Together with her colleagues, Wen developed a prototype in early 2008 and presented it to the Image Search Product Team. “They fell in love with it at first sight, saying it was the right feature they were after. Then, we continued with discussion on productization issues.” In October 2008, after overcoming many difficulties including complexity in computation and integration with existing products, “Show Similar Image” became an integral part of Microsoft Live Image Search service.
In September 2006, the company announced the formal launch of the Chinese version of Live Search (Beta). In July 2007, the Microsoft Live Search team introduced three new features of Live Image Search, allowing users to find images of faces, portraits, and black and white images. “Show Similar Image” represents a brand new approach to image search, and propels Microsoft's Image Search to a new stage of development.
So how does one define an effective visual similarity? How are visual features efficiently extracted for use on a web-scale image search engine? These two issues turned out to be the major challenges of “Show Similar Image.”
Sun and Wen’s team placed user-selected images into five categories: general objects, objects with a simple background, scenery images, portraits, and people. These categories are subject to different combinations of visual similarity indicators, which naturally yield better results than fixed combinations. The computer “looks for” visual features (such as faces, textures, edges, colors, and spatial allocations) and saves post-classification features in its database for future computing and sorting of similarities.
“The key is to understand what a user is actually searching for. If, for instance, the system can tell that a user intends to search for facial images, and such images fall into the category of “portraits,” then a facial recognition algorithm would be more effective than a general texture classification algorithm,” said Sun.

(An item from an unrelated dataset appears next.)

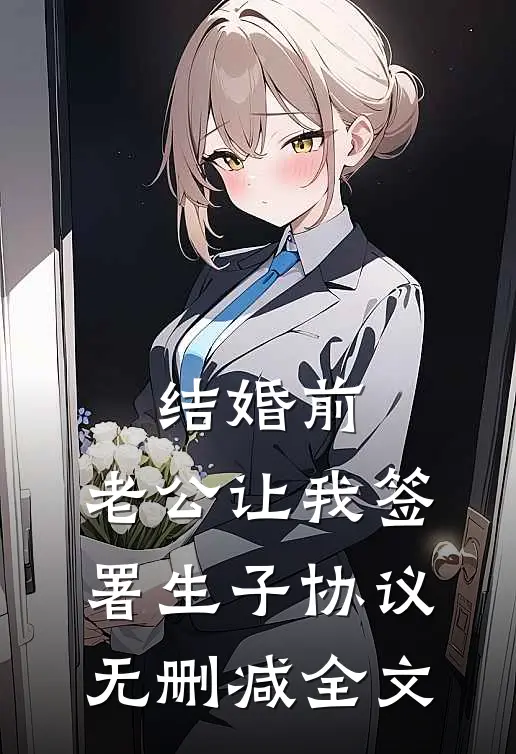 结婚前，老公让我签署生子协议无删减全文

Search engines of this type enable users to simply and quickly refine and filter preliminary search results, using image-based rather than text-based queries for more accurate and satisfying results. “Image similarity itself is also an open issue in basic research and still commands a great deal of effort in basic research for its improvement. Better user experience is not possible without progress in basic research,” said Sun, adding that there is no such a thing as a “technological threshold,” and that there is a higher cost to maintaining leadership.